*EXCERPT PROVIDED*:
The sum of a finite number of rational numbers is rational.

But, an infinite series of rational numbers may or may not be rational.

Can't we just keep adding 2 at a time and keep going on like that?

No.

Here is another example, that perhaps will help you get your head around it.

I hope we can agree that $\pi$ is irrational. and that the first few digits of the decimal expansion of $\pi$ is $3.14159$ but $3.14159$ is rational. In fact, any finite expansion of $\pi$ is rational. We can add more digits.

$3.14159 + 0.0000026 = 3.1415926$

And adding digits is a summation of rational numbers.

But it is only when we accept that it is the infinite non-repeating decimal that we we have the irrational number that is $\pi$

If not, how do I test?

Let's look at the numerator.

$1-\frac 13 + \frac 15 - \frac 17+ \cdots$

Now, you might recognize this as the Taylor expansion of $\tan^{-1} 1$

But you might not.

*WHAT NEEDS TO BE DONE*:
List each distinct decimal number written out in digits in the excerpt on sums of rational numbers.

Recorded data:
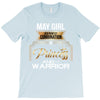 may girl is a perfect combination of princess and warrior T-Shirt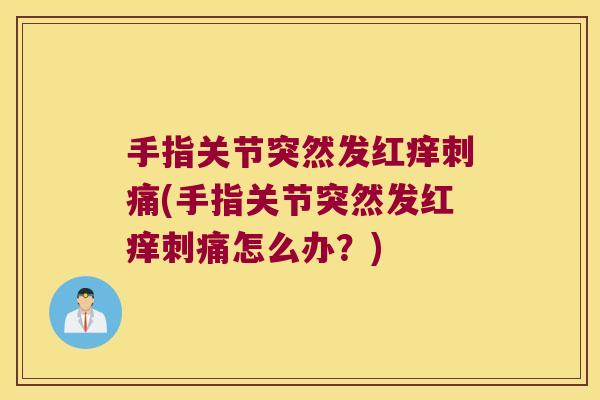 手指关节突然发红痒刺痛(手指关节突然发红痒刺痛怎么办?) 手指关节突然发红痒刺痛(手指关节突然发红痒刺痛怎么办?)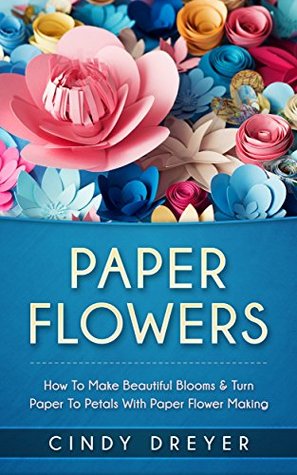 Read Paper Flowers: How to Make Beautiful Blooms & Turn Paper to Petals with Paper Flower Making - Cindy Dreyer file in PDF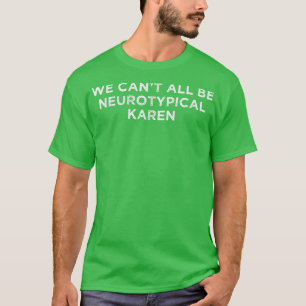 Wir können nicht alle Neurotypischer Karen ADHD Fu T-Shirt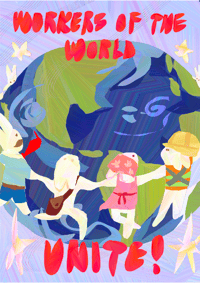 WORKERS OF THE WORLD PRINT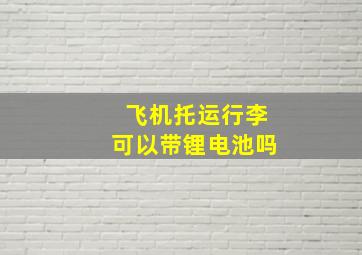 飞机托运行李可以带锂电池吗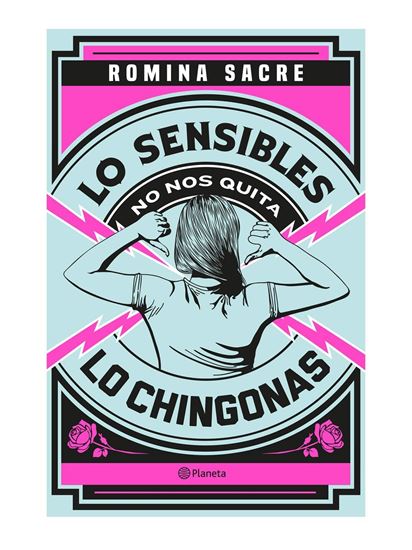 Imagen de LOS SENSIBLES NO NOS QUITA CHINGONA(OF2)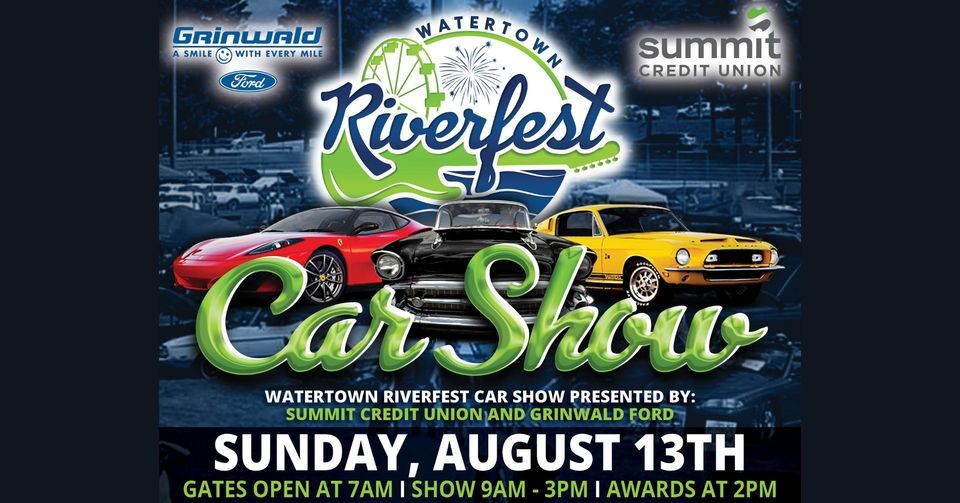 Watertown Riverfest Car Show, Watertown Riverfest, 13 August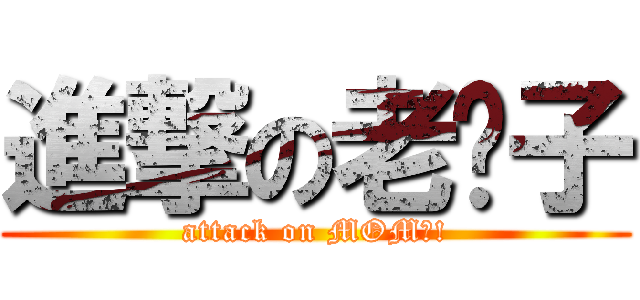進撃の老妈子 (attack on MOM?!)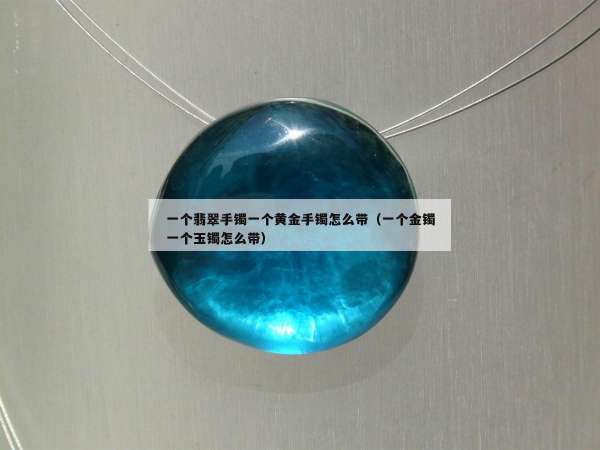 一个翡翠手镯一个黄金手镯怎么带（一个金镯一个玉镯怎么带）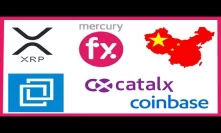 Ripple Moves on China with Mercury FX -  Bittrex CatalX Exchange - ETC on Coinbase - JSE Crypto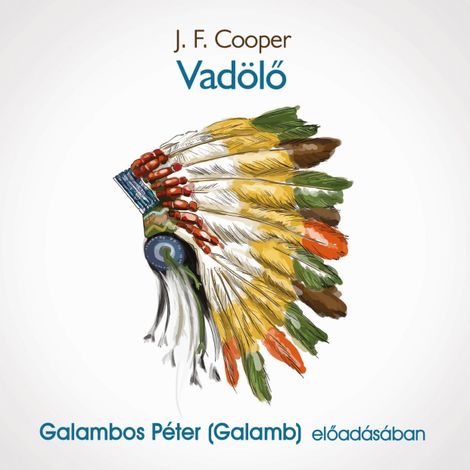 Hörbüch “Vadölő (teljes) – J. F. Cooper”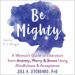 Be Mighty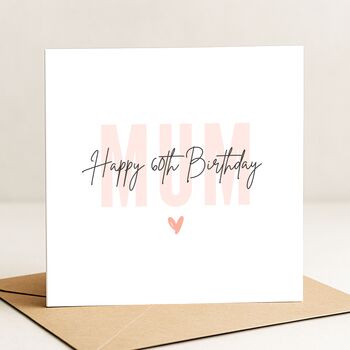60th Milestone Birthday Card For Mum, 2 of 7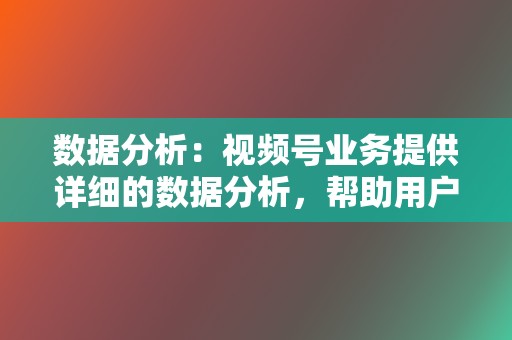 数据分析：视频号业务提供详细的数据分析，帮助用户跟踪视频的性能并优化其策略。  第2张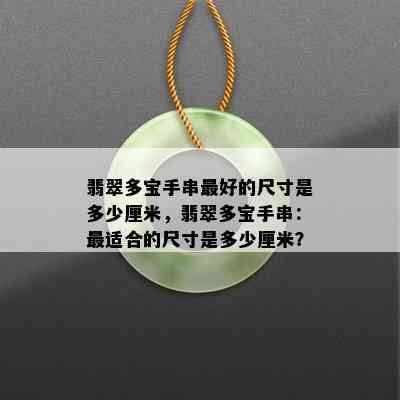 翡翠多宝手串更好的尺寸是多少厘米，翡翠多宝手串：最适合的尺寸是多少厘米？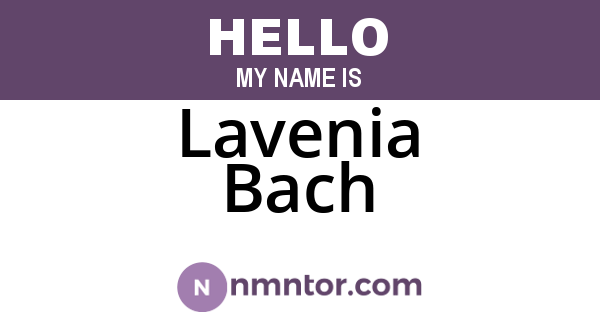 Lavenia Bach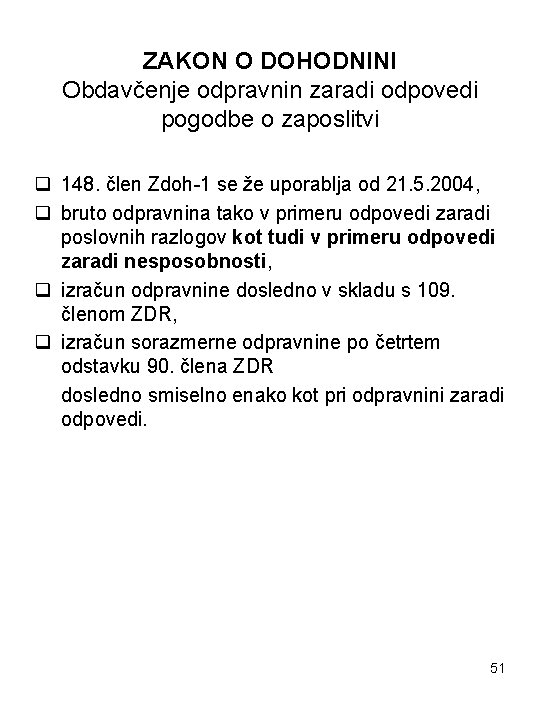 ZAKON O DOHODNINI Obdavčenje odpravnin zaradi odpovedi pogodbe o zaposlitvi q 148. člen Zdoh-1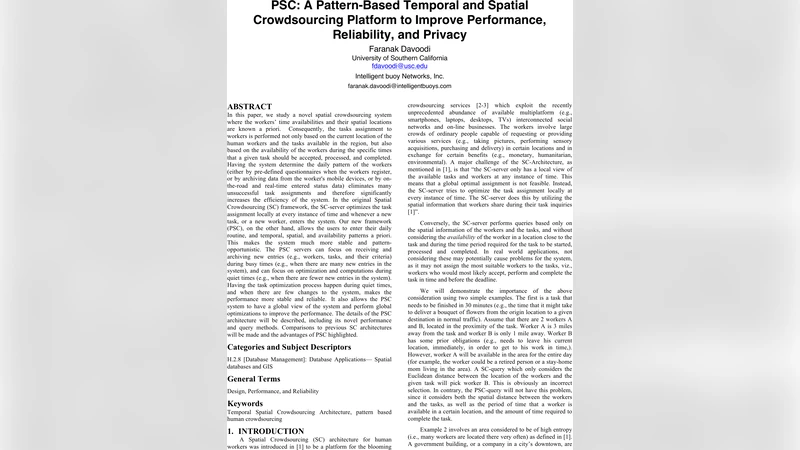 PSC: A Pattern-Based Temporal and Spatial Crowdsourcing Platform to   Improve Performance, Reliability, and Privacy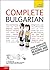 Complete Bulgarian Beginner to Intermediate Course: (Book and audio support) Learn to read, write, speak and understand a new language with Teach Yourself by Michael Holman (2011-04-29)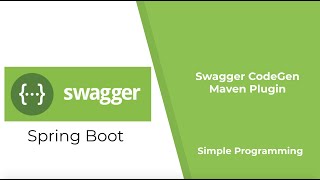 Spring Boot  with Swagger CodeGen Maven Plugin  Simple Programming [upl. by Sanderson]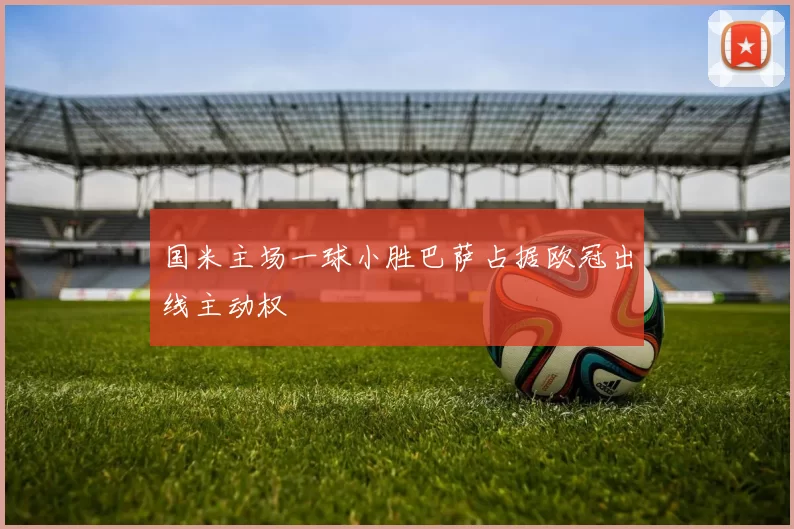 国米主场一球小胜巴萨占据欧冠出线主动权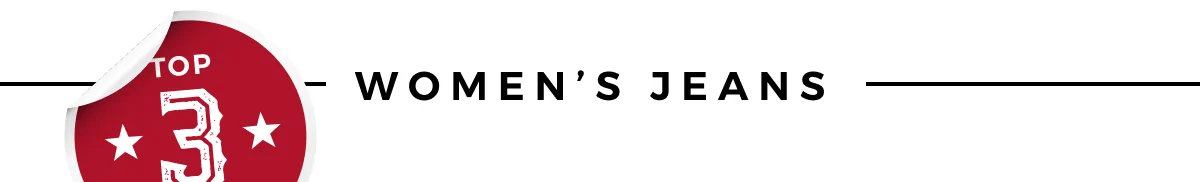 TOP 3 WOMEN'S JEANS
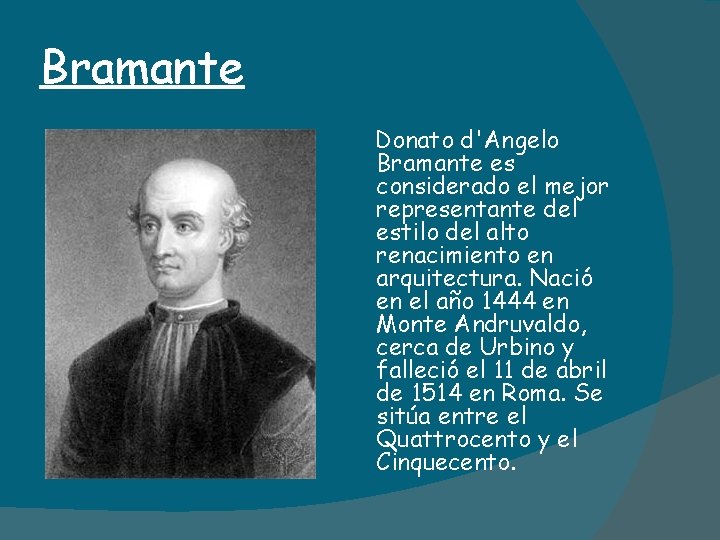 Bramante Donato d'Angelo Bramante es considerado el mejor representante del estilo del alto renacimiento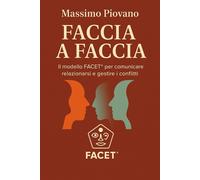 Faccia a faccia: Il modello FACET® per comunicare, relazionarsi e gestire ...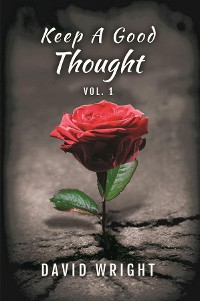 Cover Keep a Good Thought, Volume 1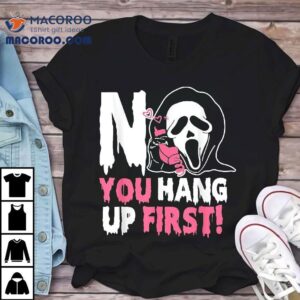 Funny No You Hang Up First Halloween Shirt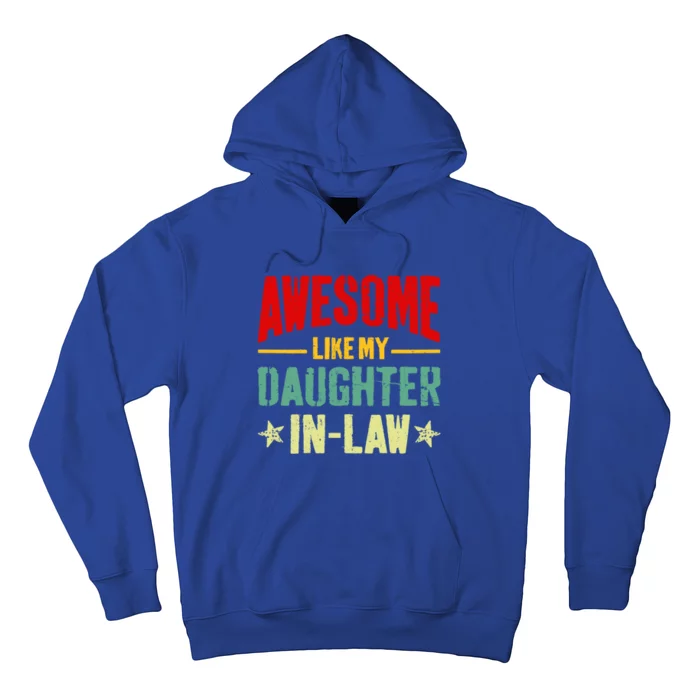 Awesome Like My Daughterinlaw Funny Mom Dad Joke Funny Gift Hoodie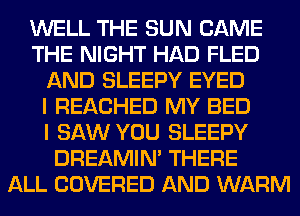 WELL THE SUN CAME
THE NIGHT HAD FLED
AND SLEEPY EYED
I REACHED MY BED
I SAW YOU SLEEPY
DREAMIN' THERE
ALL COVERED AND WARM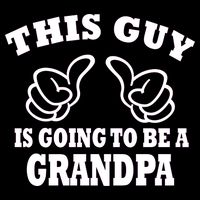 This Guy Is Going To Be A Grandpa Performance Shirt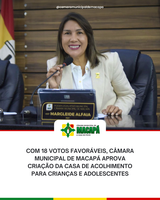 Com 18 votos favoráveis, Câmara Municipal de Macapá aprova criação da Casa de Acolhimento para crianças e adolescentes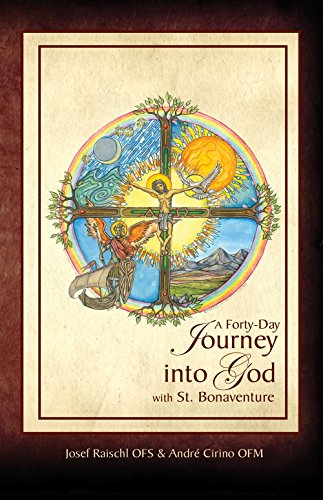 Forty Day Journey into God with St. Bonaventure, New Edition (Bonaventure Journey Series)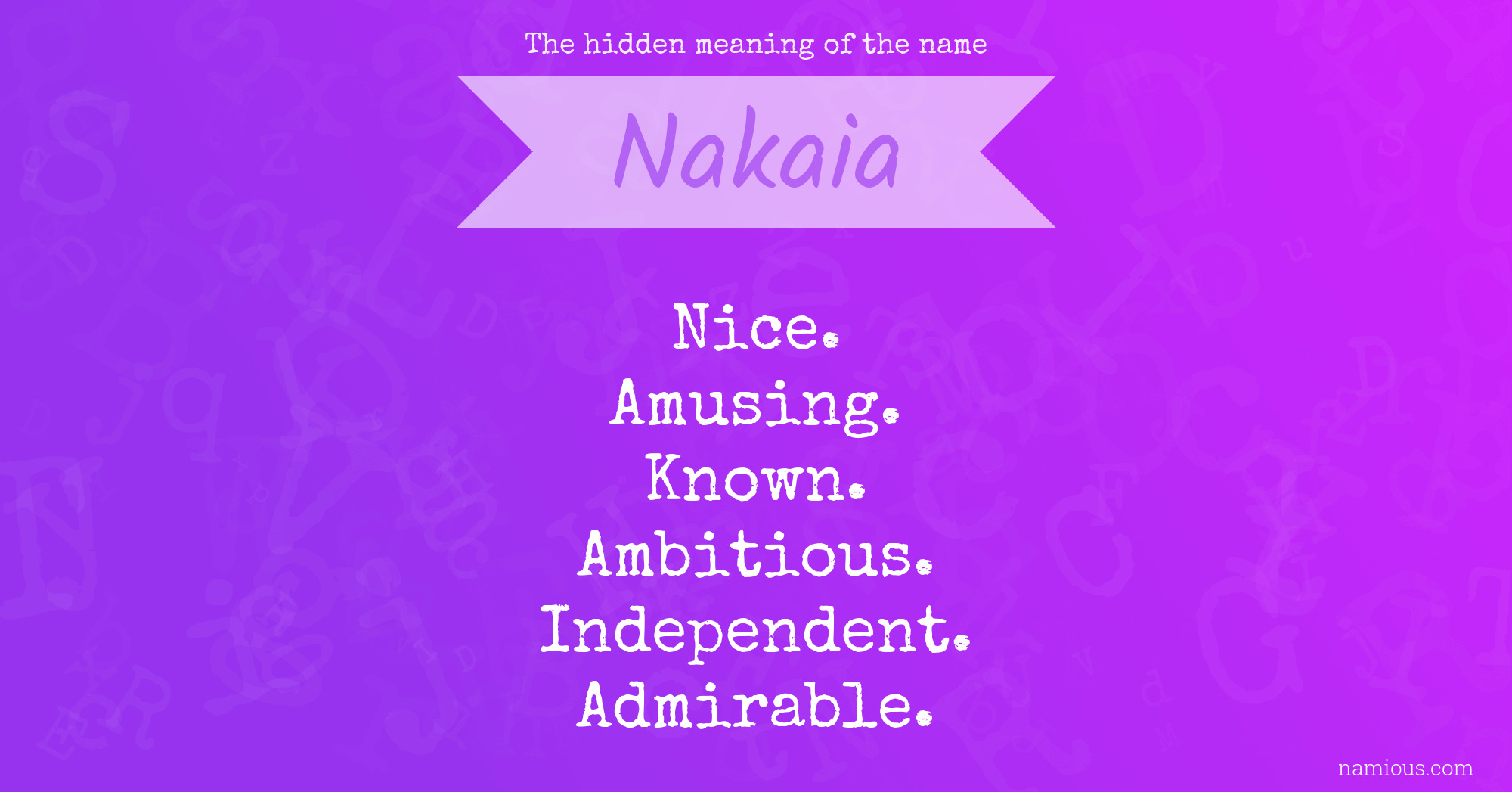 The hidden meaning of the name Nakaia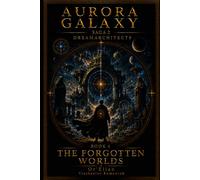 AURORA GALAXY THE FORGOTTEN WORLDS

*SOLUTION FOR THIS TASK*:
3.14159, 0.0000026, 3.1415926